In 1993, Congress established a pilot program that provided a tax credit for community development corporations (CDCs) to help these nonprofit organizations promote economic development in low-income areas. Under the program, individuals and corporations may claim a credit on their federal income taxes for cash grants and loans made to 20 CDCs selected competitively by the U.S. Department of Housing and Urban Development (HUD). Congress directed that at least eight of the winning groups had to be rural organizations. Each CDC in the demonstration received $2 million in tax credits.

Each year for 10 years, funders who give grants, provide loans or make investments in these CDCs can claim a tax credit equal to 5 percent of the overall amount they provided. If the contribution is a grant, the contributor may claim both the CDC tax credit and the standard income tax deduction for charitable contributions. CDCs must use the money generated from tax credits to create employment and business opportunities for residents of their target areas.

In authorizing this one-time demonstration, Congress followed two well-established precedents. First, the lawmakers encouraged investment in an important national priority – community economic development – through the tax code. And second, Congress sought to gain experience with a pilot before extending the program to more CDCs.

The demonstration shows that the 1993 CDC tax credit can be a very good vehicle for promoting community development and that it should be reauthorized and expanded. The pilot was also useful in showing the modifications that could be made in the tax credit’s present structure to make it more effective.

Tax credits work well in today’s community development environment.

Until a few years ago, the promotion of community economic development in low-income areas had to be financed largely by public sector grants. Tax credits were not a preferred method of stimulating revitalization because most poor communities did not have a strong enough infrastructure of organizations, or sufficient development opportunities, to attract meaningful private sector investment or participation.

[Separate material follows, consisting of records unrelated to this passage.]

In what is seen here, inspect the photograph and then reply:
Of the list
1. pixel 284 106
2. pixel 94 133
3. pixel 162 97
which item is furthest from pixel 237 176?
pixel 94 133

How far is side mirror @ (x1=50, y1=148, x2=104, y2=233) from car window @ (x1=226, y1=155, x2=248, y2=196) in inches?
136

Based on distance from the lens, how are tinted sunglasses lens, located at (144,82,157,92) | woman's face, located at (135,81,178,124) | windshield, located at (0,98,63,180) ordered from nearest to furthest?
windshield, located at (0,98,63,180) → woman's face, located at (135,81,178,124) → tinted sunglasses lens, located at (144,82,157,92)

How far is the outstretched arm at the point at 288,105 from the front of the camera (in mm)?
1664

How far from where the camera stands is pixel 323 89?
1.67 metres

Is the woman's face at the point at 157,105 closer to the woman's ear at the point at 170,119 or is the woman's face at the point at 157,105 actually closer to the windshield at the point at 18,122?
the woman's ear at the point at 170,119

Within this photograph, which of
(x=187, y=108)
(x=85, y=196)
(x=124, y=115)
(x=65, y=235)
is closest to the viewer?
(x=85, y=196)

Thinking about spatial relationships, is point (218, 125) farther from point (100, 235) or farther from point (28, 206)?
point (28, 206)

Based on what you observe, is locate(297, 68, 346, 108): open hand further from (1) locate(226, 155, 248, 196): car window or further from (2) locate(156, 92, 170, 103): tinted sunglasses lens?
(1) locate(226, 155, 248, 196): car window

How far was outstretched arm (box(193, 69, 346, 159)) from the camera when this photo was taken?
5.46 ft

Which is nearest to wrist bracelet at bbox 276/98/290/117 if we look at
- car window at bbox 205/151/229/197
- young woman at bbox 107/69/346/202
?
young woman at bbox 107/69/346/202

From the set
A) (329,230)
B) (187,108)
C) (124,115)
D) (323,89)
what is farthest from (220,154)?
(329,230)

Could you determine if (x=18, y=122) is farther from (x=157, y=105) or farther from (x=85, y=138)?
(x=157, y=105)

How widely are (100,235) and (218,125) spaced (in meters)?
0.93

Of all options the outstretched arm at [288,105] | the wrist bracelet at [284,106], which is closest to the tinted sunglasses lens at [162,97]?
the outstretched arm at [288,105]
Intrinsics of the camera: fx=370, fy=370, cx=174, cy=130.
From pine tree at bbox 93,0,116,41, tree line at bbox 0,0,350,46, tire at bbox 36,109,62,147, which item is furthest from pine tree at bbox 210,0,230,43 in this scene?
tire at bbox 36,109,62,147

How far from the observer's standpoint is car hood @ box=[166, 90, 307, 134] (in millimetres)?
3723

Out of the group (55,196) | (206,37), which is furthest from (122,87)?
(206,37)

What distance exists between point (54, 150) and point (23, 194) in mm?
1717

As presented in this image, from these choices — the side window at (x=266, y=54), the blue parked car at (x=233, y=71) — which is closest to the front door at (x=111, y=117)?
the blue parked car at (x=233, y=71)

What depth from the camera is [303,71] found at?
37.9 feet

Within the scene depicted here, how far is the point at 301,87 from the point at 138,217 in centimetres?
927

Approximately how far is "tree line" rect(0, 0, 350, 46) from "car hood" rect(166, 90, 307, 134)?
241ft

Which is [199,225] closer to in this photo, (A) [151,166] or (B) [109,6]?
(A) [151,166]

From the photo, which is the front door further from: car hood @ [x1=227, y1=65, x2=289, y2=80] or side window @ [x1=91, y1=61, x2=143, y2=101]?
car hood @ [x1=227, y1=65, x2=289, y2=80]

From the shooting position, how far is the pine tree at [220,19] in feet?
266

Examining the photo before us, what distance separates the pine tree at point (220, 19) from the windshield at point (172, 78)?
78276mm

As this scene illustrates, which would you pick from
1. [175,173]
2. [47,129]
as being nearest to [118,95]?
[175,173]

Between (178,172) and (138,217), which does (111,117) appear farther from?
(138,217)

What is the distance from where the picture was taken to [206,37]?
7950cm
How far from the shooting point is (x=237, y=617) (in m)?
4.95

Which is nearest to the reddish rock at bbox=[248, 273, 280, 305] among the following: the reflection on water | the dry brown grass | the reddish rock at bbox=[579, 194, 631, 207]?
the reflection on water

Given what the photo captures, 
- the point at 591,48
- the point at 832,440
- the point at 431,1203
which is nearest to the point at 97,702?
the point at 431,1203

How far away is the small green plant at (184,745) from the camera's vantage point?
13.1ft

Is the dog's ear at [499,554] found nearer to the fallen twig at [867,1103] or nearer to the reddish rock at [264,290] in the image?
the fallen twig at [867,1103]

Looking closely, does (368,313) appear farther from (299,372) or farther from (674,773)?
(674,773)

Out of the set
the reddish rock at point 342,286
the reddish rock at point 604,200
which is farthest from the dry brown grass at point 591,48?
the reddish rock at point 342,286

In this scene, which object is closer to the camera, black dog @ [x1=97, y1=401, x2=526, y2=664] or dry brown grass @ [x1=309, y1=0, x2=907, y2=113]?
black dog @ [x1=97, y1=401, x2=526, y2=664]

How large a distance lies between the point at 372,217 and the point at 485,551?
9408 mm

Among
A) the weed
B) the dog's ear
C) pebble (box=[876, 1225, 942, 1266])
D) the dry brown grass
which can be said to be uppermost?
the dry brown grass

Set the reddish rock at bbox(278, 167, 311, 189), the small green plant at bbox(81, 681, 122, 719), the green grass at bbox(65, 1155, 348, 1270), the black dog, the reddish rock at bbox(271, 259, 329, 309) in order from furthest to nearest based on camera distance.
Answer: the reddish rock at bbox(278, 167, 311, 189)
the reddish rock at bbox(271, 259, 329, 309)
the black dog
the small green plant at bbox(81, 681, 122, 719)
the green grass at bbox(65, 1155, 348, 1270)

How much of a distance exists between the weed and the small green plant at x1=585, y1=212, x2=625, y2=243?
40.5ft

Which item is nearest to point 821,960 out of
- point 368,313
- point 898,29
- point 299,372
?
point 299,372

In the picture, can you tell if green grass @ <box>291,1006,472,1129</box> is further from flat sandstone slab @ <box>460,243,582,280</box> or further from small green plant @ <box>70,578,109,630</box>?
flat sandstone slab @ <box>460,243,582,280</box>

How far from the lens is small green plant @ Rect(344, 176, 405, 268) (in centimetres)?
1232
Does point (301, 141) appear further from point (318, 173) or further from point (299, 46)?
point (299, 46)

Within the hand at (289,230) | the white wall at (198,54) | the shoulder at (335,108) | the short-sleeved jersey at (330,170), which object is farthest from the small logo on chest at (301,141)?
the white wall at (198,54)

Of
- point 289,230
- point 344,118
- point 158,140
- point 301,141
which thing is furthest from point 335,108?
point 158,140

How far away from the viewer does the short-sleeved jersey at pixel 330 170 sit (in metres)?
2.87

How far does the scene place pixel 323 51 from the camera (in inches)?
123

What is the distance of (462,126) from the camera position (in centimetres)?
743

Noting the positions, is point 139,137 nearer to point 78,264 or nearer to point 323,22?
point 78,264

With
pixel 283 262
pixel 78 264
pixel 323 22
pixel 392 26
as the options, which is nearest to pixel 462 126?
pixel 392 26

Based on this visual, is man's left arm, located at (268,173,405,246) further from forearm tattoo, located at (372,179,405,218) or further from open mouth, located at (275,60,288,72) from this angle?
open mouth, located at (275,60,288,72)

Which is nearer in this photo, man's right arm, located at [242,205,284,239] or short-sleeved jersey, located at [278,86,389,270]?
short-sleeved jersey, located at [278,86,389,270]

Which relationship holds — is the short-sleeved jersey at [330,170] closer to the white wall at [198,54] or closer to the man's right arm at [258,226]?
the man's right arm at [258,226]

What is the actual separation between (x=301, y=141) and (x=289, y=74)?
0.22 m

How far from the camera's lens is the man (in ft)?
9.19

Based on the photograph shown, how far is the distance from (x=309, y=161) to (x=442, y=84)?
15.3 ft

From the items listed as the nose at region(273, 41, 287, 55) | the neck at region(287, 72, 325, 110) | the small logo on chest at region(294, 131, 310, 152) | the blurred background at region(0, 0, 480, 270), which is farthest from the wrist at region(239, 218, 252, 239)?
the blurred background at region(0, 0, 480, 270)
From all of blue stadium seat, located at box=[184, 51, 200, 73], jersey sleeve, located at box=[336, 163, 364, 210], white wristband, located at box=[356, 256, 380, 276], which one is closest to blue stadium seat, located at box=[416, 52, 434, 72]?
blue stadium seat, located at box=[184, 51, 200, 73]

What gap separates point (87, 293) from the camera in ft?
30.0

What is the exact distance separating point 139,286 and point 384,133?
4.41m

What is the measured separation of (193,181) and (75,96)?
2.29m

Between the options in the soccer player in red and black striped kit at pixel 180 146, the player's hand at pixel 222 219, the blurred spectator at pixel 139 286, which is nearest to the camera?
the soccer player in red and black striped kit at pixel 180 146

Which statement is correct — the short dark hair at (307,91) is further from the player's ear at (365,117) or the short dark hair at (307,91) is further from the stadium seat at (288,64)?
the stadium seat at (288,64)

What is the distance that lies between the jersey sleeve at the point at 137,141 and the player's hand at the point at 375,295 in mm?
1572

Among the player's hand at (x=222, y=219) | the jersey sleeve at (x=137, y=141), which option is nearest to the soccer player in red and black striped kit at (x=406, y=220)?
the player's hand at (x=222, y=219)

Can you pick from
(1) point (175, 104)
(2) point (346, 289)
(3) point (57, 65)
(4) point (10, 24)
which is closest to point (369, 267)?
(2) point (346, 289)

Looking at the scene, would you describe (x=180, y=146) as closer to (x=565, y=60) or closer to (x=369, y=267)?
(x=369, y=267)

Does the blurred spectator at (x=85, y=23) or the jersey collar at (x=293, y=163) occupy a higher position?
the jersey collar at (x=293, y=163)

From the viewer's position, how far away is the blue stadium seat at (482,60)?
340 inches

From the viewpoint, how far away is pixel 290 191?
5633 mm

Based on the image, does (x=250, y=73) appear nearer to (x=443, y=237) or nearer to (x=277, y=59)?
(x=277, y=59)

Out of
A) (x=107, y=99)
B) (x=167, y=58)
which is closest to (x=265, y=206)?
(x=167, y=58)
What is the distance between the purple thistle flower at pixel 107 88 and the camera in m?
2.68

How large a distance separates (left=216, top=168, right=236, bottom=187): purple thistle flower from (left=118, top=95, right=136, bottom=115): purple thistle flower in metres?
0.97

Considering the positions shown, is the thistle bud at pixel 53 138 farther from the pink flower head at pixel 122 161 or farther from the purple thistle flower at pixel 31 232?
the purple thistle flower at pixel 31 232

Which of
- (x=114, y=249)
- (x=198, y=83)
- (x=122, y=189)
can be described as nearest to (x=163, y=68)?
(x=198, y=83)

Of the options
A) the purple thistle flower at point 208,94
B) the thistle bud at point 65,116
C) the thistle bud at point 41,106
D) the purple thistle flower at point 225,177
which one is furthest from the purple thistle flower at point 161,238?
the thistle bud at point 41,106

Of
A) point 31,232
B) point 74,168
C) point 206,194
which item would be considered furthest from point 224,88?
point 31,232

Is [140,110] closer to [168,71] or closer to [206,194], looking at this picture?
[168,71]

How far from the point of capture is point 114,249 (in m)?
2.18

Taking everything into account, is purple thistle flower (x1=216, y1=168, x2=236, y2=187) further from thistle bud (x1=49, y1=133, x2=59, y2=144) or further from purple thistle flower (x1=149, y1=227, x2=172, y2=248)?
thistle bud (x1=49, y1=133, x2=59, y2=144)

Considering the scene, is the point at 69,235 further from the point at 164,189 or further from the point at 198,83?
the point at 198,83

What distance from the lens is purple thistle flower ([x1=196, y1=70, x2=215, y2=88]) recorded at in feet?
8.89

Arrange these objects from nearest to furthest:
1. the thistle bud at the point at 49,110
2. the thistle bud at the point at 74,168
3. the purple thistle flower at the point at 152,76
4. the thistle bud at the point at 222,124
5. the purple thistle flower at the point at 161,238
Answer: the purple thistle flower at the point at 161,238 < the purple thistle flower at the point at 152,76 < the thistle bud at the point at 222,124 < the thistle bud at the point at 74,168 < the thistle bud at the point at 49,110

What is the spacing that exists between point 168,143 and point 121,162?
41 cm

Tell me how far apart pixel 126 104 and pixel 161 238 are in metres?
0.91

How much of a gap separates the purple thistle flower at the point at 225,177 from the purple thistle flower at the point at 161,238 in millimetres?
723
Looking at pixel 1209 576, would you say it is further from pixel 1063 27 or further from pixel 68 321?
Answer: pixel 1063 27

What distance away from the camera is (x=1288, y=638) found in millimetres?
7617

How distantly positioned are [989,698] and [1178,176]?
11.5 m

The emergence over the past two decades of thousands of nonprofit community development corporations and allied organizations in low-income areas has changed the equation dramatically and ushered in a new era in community development. With the help of a strong corps of national and in some cases local intermediary organizations, CDCs have developed a solid capacity to undertake community development in partnership with the private sector, even while remaining community-based and controlled. Now, tax credits can be an effective tool for promoting economic activity that engages significant private financial support and that is sensitive to community needs.

Tax credits’ most important advantage is that they engage the private sector directly in community building. The projects or activities undertaken in exchange for tax credits have private-sector discipline, and sponsoring organizations are held accountable for results. Well-structured tax credit transactions typically leverage private investment many times the amount of public funds foregone. Working with private sector partners on tax credit activities can be an excellent way for nonprofits to forge lasting relationships with banks, corporations and other investors whose participation is vital to effective community revitalization.

A prime example of the positive potential of tax credits is the Low Income Housing Tax Credit, enacted as part of the Tax Reform Act of 1986 and made permanent in 1993. The housing credit has increased the nation’s supply of affordable housing by nearly one million units. Housing credit projects have anchored revitalization activities in many communities and primed the pump for further redevelopment. CDCs that sponsor housing credit projects have grown stronger organizationally. The mutual respect and personal relationships created between CDCs and their private sector partners in housing credit transactions have often carried over into other joint community development activities.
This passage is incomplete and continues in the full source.